## Spatial relation data
────
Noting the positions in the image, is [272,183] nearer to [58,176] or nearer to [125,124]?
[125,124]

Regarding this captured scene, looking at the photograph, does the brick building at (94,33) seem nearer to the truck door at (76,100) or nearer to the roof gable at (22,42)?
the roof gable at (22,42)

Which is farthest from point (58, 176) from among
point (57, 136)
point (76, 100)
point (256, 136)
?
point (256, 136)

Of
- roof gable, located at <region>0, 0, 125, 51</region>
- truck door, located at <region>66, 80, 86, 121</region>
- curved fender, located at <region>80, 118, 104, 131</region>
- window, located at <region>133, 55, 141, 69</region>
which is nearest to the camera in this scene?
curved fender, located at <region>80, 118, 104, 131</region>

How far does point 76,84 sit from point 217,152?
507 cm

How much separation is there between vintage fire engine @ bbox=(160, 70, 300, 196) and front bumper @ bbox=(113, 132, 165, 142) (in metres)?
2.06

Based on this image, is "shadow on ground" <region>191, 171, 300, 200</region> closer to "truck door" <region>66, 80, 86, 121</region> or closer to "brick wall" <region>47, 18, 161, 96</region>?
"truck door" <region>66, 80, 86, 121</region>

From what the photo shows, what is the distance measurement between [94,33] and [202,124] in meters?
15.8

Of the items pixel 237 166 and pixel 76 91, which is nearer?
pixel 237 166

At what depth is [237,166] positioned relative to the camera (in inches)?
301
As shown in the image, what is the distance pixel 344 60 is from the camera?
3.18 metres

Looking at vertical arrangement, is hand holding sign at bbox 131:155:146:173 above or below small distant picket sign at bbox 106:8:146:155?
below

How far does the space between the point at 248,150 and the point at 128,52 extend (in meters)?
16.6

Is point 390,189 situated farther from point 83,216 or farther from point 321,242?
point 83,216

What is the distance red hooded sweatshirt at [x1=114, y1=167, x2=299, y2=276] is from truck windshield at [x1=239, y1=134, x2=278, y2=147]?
────
## Prompt
Rewrite the items from the line containing "Is point 390,189" through the end of the items, substituting "truck hood" for "truck windshield" and keeping everything else unchanged.

## Answer
Is point 390,189 situated farther from point 83,216 or farther from point 321,242?
point 83,216

What is the distance red hooded sweatshirt at [x1=114, y1=167, x2=299, y2=276] is from truck hood at [x1=239, y1=134, x2=278, y2=147]?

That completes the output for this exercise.